Question

For $\text{XeO}_2\text{F}_2$, select the correct statements : (A) It has see-saw shape (B) $\angle FXeF \approx 180^\circ$ (C) $\angle OXeO \approx 180^\circ$ (D) Number of valence electron on $\text{Xe} = 5$

• A. A, B, C and D
• B. A and B only
• C. B and D only
• D. A & B only

Hint:

For $sp^3d$ hybridization ($\text{SN}=5$), the electronic geometry is TBP. Lone pairs and atoms forming multiple bonds typically occupy equatorial positions to minimize repulsion.

Answer 1

The Correct Option is B

Xenon is the central atom, having 8 valence electrons.
$\text{XeO}_2\text{F}_2$ has 2 double bonds ($\text{O}$) and 2 single bonds ($\text{F}$).
Total bonding electron pairs = 4. Remaining electrons $= 8 - (2\times 2 + 2\times 1) = 2$. This forms 1 lone pair ($\text{LP}$).
Steric Number $(\text{SN}) = 4 \text{ bonding pairs} + 1 \text{ LP} = 5$. Hybridization is $sp^3d$.
(A) The geometry is $\text{AX}_4\text{E}_1$, which results in a see-saw molecular shape. (A) is Correct.
(B) The $\text{F}$ atoms occupy the axial positions in the TBP arrangement.
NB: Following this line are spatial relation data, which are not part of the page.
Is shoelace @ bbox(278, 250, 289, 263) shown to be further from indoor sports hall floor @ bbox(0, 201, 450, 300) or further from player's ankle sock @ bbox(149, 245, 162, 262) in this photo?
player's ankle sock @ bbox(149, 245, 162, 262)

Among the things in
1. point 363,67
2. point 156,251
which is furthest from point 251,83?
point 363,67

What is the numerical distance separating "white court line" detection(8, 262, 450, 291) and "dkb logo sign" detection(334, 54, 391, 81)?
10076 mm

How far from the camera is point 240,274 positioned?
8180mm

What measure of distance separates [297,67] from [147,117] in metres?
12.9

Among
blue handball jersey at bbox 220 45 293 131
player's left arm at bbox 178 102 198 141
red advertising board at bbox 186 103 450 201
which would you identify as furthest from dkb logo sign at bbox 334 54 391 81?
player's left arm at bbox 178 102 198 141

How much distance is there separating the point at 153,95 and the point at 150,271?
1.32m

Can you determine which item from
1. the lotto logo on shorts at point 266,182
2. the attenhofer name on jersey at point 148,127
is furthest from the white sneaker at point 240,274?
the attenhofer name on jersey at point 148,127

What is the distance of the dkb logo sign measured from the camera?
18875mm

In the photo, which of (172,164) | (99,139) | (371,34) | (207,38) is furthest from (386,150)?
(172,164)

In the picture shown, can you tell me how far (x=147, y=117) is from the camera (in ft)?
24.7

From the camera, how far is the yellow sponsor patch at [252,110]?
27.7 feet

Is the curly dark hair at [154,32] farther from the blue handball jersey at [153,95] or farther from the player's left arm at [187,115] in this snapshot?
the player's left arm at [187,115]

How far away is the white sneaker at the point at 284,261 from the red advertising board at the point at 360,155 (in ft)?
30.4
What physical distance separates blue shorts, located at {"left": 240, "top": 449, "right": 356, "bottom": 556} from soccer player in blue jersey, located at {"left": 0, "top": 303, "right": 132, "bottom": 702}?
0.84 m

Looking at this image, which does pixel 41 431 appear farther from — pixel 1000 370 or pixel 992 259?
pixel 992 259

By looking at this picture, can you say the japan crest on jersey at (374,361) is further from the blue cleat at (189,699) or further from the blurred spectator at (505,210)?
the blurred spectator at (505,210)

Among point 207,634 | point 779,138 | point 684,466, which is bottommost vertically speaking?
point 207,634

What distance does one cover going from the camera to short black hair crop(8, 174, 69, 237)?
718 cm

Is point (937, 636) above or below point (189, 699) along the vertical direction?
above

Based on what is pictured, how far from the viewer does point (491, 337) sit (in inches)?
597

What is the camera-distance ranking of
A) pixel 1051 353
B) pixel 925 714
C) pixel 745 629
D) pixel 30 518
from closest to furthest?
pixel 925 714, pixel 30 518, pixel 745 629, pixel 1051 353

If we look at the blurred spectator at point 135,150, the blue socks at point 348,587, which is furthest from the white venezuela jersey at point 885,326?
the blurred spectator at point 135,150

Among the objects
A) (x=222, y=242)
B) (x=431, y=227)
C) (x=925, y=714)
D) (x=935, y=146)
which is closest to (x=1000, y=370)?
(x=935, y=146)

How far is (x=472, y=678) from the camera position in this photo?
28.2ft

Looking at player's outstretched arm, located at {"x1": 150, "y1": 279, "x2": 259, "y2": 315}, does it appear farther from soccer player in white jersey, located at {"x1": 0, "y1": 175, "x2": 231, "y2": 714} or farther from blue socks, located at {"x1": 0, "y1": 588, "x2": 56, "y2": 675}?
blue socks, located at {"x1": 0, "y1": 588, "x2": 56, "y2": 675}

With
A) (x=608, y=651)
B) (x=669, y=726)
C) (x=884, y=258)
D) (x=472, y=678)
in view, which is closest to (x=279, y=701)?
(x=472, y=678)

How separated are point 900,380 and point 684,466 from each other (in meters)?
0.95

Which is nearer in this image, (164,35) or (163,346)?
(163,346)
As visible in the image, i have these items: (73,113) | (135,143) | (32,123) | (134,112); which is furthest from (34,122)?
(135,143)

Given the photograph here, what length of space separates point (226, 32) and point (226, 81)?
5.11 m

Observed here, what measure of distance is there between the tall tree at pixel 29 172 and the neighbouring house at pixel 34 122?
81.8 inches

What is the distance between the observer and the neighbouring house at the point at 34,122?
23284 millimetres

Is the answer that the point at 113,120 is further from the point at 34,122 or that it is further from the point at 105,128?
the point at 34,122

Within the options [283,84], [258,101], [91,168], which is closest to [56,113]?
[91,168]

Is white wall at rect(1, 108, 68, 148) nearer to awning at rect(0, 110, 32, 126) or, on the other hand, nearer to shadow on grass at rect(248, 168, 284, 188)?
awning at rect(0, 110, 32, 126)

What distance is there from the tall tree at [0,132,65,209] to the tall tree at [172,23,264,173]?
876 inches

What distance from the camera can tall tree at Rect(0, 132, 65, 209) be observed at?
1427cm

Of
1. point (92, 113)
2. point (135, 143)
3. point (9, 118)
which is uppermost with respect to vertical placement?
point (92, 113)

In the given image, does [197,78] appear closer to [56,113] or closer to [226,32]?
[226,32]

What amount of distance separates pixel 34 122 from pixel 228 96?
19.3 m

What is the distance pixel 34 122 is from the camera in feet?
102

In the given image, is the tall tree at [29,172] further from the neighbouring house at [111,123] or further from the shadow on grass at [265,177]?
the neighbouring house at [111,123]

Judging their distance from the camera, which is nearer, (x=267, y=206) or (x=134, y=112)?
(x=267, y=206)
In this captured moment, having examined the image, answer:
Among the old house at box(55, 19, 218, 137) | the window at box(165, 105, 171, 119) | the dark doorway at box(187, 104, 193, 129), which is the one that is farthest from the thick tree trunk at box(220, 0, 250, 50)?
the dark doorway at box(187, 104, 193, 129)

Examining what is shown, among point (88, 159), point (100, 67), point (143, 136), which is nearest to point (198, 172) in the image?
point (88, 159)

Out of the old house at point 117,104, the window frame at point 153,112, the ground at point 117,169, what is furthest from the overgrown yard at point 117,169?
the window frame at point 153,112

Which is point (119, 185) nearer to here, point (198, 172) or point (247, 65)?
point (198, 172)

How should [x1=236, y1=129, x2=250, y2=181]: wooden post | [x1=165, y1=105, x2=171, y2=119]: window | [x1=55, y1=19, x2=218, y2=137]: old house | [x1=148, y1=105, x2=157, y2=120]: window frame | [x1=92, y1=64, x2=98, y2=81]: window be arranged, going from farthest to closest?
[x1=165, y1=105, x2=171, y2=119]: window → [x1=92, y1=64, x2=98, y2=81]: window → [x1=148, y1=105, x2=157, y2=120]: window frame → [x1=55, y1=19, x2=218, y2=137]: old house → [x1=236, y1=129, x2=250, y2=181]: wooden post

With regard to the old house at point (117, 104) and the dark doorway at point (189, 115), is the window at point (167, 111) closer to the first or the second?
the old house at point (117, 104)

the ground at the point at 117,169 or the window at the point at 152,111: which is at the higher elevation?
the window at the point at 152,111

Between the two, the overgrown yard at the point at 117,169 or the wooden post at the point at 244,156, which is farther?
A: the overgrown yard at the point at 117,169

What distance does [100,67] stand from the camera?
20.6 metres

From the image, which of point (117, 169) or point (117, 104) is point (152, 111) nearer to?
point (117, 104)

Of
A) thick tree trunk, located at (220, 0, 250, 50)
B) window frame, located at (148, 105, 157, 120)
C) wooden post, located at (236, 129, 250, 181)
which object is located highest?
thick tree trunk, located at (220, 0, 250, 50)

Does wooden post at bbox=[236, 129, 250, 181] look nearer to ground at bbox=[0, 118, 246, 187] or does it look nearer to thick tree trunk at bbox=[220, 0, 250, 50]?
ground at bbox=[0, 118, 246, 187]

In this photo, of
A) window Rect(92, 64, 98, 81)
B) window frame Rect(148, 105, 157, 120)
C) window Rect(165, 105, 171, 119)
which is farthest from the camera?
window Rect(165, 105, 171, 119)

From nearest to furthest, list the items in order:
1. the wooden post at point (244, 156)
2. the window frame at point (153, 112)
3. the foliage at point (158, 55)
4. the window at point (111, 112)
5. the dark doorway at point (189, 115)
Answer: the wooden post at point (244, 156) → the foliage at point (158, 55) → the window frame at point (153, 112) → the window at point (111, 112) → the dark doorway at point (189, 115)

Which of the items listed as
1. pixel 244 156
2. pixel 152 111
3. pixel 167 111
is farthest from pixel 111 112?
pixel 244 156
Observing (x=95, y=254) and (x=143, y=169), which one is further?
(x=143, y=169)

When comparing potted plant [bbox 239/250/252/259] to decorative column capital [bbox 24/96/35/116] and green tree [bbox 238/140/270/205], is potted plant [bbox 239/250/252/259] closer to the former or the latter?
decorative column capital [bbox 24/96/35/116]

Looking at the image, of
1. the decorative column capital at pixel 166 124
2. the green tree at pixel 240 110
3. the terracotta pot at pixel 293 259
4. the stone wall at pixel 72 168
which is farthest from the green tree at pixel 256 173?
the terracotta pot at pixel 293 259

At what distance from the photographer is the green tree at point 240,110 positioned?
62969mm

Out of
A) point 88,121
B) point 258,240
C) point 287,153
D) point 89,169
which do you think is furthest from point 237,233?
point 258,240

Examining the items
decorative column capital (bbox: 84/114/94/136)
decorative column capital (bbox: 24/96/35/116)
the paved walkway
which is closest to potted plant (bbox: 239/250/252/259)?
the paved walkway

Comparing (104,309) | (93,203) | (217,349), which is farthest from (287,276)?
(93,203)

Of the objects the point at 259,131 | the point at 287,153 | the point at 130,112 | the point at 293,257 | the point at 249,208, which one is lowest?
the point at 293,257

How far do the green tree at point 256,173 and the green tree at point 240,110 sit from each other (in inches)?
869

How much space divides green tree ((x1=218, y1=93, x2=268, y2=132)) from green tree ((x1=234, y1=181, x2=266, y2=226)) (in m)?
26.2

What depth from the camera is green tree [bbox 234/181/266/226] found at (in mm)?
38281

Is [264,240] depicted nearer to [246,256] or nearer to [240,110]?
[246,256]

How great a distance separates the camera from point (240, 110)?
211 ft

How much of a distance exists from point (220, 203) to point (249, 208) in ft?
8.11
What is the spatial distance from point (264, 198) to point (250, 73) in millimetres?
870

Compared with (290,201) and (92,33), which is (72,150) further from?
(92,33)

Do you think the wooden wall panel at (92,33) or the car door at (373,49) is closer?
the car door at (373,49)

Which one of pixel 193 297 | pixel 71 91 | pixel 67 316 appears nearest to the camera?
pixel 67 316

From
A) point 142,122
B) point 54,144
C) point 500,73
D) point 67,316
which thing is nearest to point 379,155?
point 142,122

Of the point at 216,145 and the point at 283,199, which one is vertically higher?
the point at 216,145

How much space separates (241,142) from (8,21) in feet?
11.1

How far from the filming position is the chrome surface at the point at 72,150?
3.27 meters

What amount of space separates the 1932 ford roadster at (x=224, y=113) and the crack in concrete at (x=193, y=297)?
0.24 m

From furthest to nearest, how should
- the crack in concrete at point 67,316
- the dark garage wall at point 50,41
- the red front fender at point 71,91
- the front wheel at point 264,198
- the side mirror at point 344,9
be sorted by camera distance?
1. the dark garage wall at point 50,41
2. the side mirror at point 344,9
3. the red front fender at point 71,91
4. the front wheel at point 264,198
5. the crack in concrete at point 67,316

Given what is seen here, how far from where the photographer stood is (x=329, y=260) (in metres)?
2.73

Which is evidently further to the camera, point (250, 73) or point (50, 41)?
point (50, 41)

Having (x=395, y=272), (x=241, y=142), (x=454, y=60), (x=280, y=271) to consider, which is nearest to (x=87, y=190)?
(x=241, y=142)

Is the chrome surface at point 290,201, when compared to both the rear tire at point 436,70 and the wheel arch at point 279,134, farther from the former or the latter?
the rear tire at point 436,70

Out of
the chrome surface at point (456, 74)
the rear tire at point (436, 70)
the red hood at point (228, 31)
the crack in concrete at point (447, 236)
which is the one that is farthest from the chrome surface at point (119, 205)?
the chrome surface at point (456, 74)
The $\angle FXeF$ angle is close to $180^\circ$. (B) is Correct.
(C) The $\text{O}$ atoms occupy the equatorial positions, along with the LP. The $\angle OXeO$ is roughly $120^\circ$ (equatorial angle), not $180^\circ$. (C) is Incorrect.
(D) Xenon is a Group 18 element and has 8 valence electrons, not 5. (D) is Incorrect.
Statements (A) and (B) are correct.